Similarly, the claim that India and Pakistan did not engage in conventional armed conflict over Kashmir is imprecise. Their conflict at the contested border began in 1974 and became long and drawn out, taking many lives over decades. Since both sides have nuclear weapons, diplomacy has been given very low priority, with both countries maintaining a fragile ceasefire since 2003. An uptick in border skirmishes that began in late 2016 and continued into 2018 killed dozens and displaced thousands of civilians on both sides of the contested border (Ayres). This serves as another example of how conventional warfare remains an issue even for nuclear states.

There is also a contradiction in one of the authors’ arguments. In the section on Nuclear Proliferation, they explain that most of the world’s nations are signatories of the Nuclear Non-Proliferation Treaty (NPT) with a few exceptions. This contradicts their earlier statement (which was not elaborated on) that “today, international leaders believe that open proliferation…is the best way to ensure peace around the world.” In the authors’ own words, members can “withdraw from the treaty with only ninety days’ notice.” If it is so easy to withdraw from the treaty, then why do international leaders remain signatories of the NPT? Clearly, most international leaders do not condone open proliferation because remaining signatories of this international treaty proves that supporting non-proliferation is their official stance on nuclear weapons.

The authors have made several valid points regarding nuclear terrorism. The possibility of a nuclear terrorist attack is certainly cause for concern and regulations on the trade of nuclear materials would reduce the risk of nuclear terrorism. The example they have provided of Al-Qaeda spending millions in efforts to obtain black market nuclear materials is very pertinent. However, they too quickly use this evidence to jump to the conclusion that open and regulated trade and proliferation would eliminate concerns of nuclear materials falling into the wrong hands. Let us imagine for a moment that all nations possessed nuclear weapons as the author proposes. Firstly, this would mean that dictatorial and authoritarian regimes like North Korea and Russia can get away with human rights abuses, censorship, and many other unethical practices, making the lives of their citizens miserable because the possibility of mutually assured destruction will be enough to prevent other nations from taking action against them. Secondly, the authors should not assume that all nations in the world have stable governments. For instance, if Afghanistan had been a nuclear-weapon state, the Taliban overthrow of the Afghan government on August 15th, 2021, would have had far deadlier consequences for the world as nuclear weapons would now be in the hands of terrorists who have little regard for human life.

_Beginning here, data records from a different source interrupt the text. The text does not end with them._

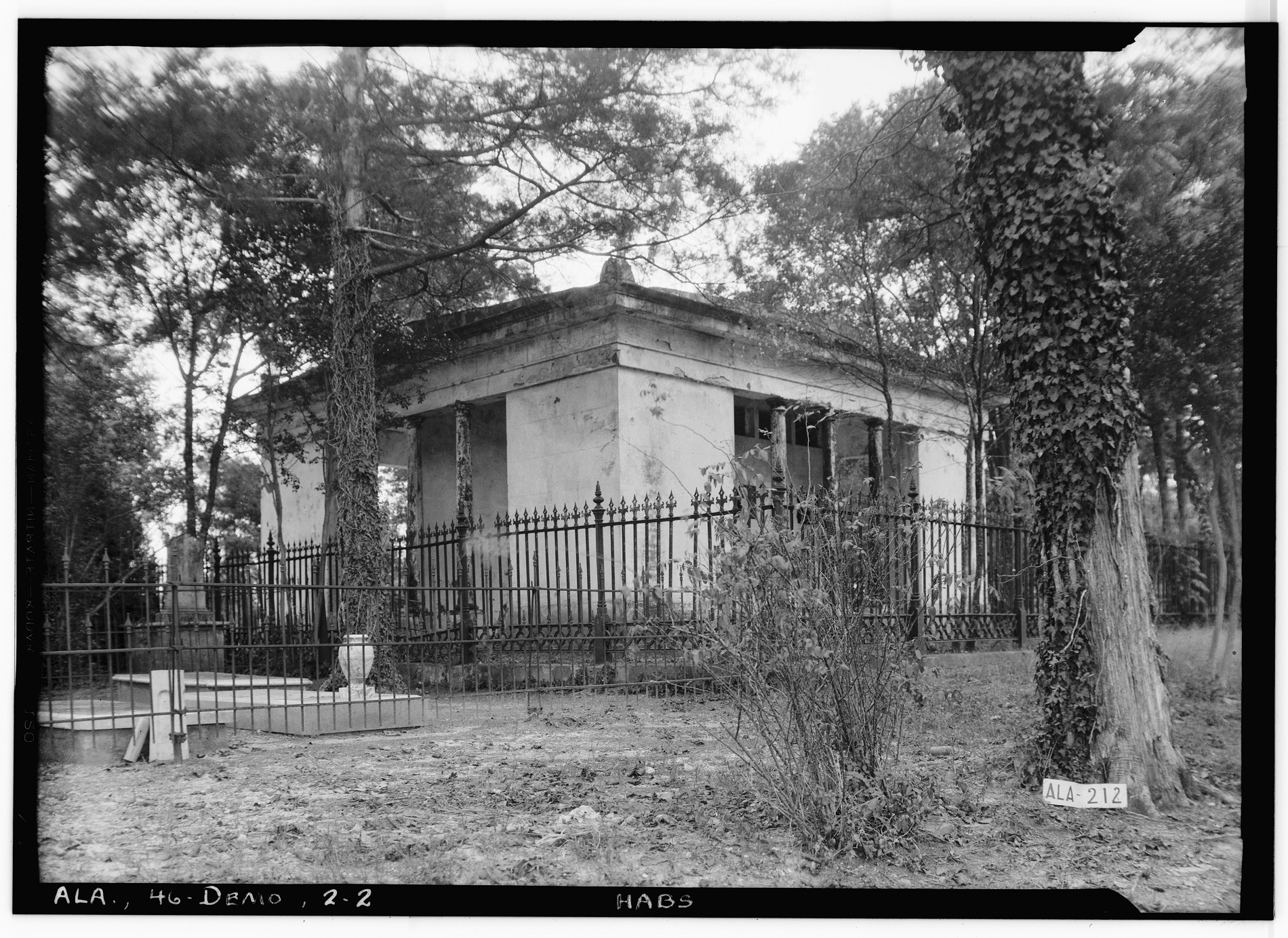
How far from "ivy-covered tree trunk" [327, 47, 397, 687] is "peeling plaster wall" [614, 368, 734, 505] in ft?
7.96

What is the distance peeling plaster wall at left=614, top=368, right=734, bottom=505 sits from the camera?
9.48m

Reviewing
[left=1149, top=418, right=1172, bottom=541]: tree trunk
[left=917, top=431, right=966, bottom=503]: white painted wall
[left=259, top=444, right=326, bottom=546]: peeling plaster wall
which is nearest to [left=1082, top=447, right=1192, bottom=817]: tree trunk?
[left=1149, top=418, right=1172, bottom=541]: tree trunk

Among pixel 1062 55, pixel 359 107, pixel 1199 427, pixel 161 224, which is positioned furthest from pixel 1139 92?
pixel 161 224

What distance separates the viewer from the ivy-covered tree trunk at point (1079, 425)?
14.3 feet

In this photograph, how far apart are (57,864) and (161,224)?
3.45 m

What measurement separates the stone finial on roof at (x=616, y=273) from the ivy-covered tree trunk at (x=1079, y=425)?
13.1 ft

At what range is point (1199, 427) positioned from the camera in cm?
489

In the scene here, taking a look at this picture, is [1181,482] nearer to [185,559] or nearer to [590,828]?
[590,828]

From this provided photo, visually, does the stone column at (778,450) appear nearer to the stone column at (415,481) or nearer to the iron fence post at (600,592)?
the iron fence post at (600,592)

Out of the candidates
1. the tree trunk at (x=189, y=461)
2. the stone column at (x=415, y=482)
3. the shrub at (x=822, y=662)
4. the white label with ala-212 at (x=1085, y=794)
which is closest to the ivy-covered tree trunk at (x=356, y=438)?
the tree trunk at (x=189, y=461)

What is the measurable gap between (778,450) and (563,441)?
7.69 feet

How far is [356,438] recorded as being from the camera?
8.66m

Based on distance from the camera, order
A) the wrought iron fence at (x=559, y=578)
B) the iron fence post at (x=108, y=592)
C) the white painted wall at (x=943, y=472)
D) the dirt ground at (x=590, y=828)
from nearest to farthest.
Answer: the dirt ground at (x=590, y=828) → the iron fence post at (x=108, y=592) → the wrought iron fence at (x=559, y=578) → the white painted wall at (x=943, y=472)

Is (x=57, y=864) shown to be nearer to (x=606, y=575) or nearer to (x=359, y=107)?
(x=359, y=107)
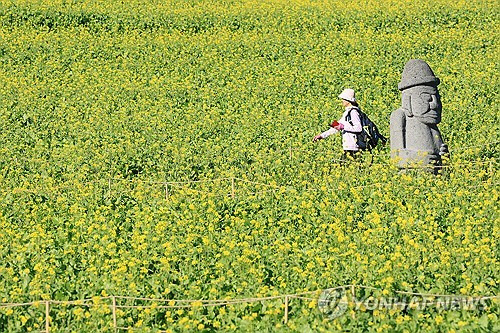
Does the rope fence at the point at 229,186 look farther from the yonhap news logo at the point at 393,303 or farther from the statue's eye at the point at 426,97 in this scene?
the yonhap news logo at the point at 393,303

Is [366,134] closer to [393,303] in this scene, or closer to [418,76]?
[418,76]

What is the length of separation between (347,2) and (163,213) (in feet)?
71.8

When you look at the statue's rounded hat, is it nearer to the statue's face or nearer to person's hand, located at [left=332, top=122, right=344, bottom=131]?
the statue's face

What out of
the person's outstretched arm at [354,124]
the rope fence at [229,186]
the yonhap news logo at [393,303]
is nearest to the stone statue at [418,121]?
the rope fence at [229,186]

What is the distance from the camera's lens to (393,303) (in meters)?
9.77

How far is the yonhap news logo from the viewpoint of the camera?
956 cm

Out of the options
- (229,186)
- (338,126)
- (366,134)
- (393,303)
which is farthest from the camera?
(366,134)

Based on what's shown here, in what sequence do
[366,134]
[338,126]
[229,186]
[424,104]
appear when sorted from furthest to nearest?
[366,134] < [338,126] < [229,186] < [424,104]

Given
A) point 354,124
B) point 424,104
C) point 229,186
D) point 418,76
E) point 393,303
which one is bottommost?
point 393,303

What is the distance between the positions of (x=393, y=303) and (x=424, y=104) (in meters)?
5.67

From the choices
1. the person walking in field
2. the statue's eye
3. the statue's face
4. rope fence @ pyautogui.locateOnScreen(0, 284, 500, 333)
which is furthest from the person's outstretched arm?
rope fence @ pyautogui.locateOnScreen(0, 284, 500, 333)

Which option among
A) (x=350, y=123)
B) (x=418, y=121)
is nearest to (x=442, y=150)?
(x=418, y=121)

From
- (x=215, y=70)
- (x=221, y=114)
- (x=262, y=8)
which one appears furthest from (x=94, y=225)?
(x=262, y=8)

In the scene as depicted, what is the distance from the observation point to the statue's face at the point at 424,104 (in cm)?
Result: 1489
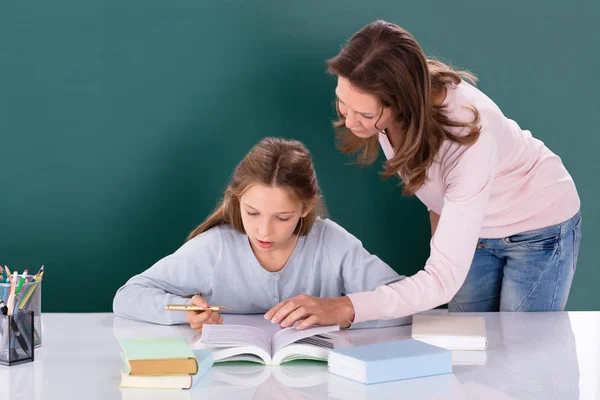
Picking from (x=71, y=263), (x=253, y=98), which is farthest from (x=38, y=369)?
(x=253, y=98)

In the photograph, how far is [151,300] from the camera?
6.42 ft

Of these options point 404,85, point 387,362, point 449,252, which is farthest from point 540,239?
point 387,362

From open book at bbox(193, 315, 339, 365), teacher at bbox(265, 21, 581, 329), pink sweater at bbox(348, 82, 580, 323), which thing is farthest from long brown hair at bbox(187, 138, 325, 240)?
open book at bbox(193, 315, 339, 365)

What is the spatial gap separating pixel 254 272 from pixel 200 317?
27 cm

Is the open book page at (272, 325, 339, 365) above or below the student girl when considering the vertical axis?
below

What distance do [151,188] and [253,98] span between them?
1.30ft

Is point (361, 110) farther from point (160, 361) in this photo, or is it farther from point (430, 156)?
point (160, 361)

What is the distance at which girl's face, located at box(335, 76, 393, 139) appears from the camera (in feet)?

In conclusion, the authors have made several good points for why nuclear proliferation is effective. They have used decent evidence but poor reasoning for why deterrence is necessary to maintain peace, and they overplayed its effectiveness in the Cold War and in the India-Pakistan conflict. Although they show that the NPT is not as effective as it ought to be, they also contradict themselves regarding the acceptance of nuclear proliferation by international leaders. And finally, the authors have overlooked possibilities of ‘legal’ nuclear terrorism through authoritarian regimes or hostile takeovers of stable governments. Most importantly, a big question remains to be answered: Would humanity even be satisfied with balance and living in fear of mutually assured destruction? History has shown us that humans always try to outdo their rivals and set themselves apart, making it entirely conceivable that this era of ‘peace’ might bring about the development of an even deadlier weapon of mass destruction, leading to a vicious cycle of proliferation that ends with the annihilation of the world as we know it.